Marijuana edibles are marijuana-infused food products such as chocolate chip cookies, fudges, chocolate bars, caramels, gummy bears, ice cream bars, cakes and so on. Emergency rooms are treating Colorado toddlers and preschoolers who ate edibles and overdosed. A Wyoming college student who ate one of these cookies died of a combination of marijuana intoxication and a fall from his Colorado hotel balcony.
Marijuana concentrates leach THC out of plant material with solvents. The waxy substance that results is 75 to 100 percent THC and can be vaporized. Similar to e-cigarettes, e-joints enable patients to inhale the THC vapors.
One of the most worrisome aspects of medical marijuana is contamination. Independent, certified labs routinely find that marijuana contains mildew, mold, pesticides, and sometimes even E. coli and other pathogens. No state requires marijuana medicine-makers to test for contaminants. Colorado, for example, which legalized medical marijuana in 2000, won’t require such testing until later in 2014.
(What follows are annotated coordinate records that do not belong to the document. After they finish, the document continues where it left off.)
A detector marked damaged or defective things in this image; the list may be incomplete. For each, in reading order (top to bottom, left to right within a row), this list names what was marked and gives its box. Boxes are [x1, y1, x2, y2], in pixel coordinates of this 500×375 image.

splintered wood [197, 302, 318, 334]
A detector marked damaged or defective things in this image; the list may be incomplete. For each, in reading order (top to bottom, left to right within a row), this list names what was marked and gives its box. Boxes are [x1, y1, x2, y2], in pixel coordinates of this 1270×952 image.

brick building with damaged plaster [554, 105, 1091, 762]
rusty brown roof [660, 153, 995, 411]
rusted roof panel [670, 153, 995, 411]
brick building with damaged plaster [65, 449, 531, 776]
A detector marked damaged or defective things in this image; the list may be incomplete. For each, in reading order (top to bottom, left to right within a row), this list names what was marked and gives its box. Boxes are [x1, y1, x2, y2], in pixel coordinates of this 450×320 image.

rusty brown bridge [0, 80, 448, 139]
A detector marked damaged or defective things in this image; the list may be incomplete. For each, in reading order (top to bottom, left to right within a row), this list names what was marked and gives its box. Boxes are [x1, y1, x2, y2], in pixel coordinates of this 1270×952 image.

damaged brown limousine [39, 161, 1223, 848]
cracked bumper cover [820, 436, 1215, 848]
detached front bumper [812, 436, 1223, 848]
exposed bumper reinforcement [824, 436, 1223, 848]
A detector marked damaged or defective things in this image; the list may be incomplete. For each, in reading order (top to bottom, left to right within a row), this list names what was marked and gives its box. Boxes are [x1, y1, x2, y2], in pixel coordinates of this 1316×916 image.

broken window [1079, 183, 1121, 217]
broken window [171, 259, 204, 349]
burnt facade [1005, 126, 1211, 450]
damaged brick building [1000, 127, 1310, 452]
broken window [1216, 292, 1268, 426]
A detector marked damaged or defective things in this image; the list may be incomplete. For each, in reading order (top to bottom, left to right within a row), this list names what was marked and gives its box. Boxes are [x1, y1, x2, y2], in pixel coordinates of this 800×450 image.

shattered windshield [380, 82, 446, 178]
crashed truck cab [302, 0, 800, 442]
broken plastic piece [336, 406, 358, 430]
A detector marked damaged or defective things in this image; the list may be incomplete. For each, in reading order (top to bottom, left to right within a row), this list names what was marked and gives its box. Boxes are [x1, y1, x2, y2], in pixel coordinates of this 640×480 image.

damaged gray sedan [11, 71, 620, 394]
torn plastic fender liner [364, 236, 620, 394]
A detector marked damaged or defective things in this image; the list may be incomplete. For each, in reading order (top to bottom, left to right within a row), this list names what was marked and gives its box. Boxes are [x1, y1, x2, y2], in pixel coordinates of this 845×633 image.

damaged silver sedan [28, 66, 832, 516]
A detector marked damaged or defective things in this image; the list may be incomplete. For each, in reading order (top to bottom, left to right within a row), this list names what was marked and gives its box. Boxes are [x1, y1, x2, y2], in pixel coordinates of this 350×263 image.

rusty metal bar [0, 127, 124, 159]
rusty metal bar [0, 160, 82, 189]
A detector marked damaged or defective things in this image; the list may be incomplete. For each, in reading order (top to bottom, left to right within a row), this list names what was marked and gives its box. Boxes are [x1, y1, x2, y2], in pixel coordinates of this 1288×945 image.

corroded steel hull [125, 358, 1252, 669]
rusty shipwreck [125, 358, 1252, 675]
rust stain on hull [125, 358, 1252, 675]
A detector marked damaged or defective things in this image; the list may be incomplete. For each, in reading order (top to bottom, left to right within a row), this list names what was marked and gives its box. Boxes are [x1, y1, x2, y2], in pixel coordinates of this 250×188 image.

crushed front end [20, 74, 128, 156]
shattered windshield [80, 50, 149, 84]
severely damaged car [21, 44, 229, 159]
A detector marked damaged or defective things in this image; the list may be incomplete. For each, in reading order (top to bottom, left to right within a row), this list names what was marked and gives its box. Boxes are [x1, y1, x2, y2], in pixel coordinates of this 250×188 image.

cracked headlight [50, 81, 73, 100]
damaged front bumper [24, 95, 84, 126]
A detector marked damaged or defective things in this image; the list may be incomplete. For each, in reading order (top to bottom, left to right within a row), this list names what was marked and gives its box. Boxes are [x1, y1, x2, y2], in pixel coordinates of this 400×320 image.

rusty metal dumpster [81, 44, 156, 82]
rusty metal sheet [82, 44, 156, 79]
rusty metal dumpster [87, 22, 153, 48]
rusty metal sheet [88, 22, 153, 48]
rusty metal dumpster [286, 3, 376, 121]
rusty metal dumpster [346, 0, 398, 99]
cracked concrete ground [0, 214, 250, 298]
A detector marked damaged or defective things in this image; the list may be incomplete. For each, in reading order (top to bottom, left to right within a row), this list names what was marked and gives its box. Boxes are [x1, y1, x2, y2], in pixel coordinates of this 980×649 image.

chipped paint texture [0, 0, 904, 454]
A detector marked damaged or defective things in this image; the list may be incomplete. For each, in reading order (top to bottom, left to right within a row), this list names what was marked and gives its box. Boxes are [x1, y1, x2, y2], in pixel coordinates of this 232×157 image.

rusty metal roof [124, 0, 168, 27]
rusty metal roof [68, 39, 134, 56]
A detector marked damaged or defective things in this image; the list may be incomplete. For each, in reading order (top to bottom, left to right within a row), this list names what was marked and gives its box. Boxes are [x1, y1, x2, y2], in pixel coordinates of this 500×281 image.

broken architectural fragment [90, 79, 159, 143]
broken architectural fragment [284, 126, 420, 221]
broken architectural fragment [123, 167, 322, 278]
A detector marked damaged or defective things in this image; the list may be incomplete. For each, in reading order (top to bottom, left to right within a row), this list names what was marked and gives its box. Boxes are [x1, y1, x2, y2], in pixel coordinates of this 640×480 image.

Advocates are lobbying many states this year to legalize a Colorado cannabidiol oil for children with epilepsy. Georgia rejected this path and chose to go down the research road to protect them. Thanks to the wisdom of Gov. Nathan Deal, the knowledge of state Rep. Sharon Cooper, and the passion of Rep. Allen Peake, Georgia will be the first state to provide safe, legal, pharmaceutical cannabidiol to these children.
Sue Rusche is president and CEO of National Families in Action.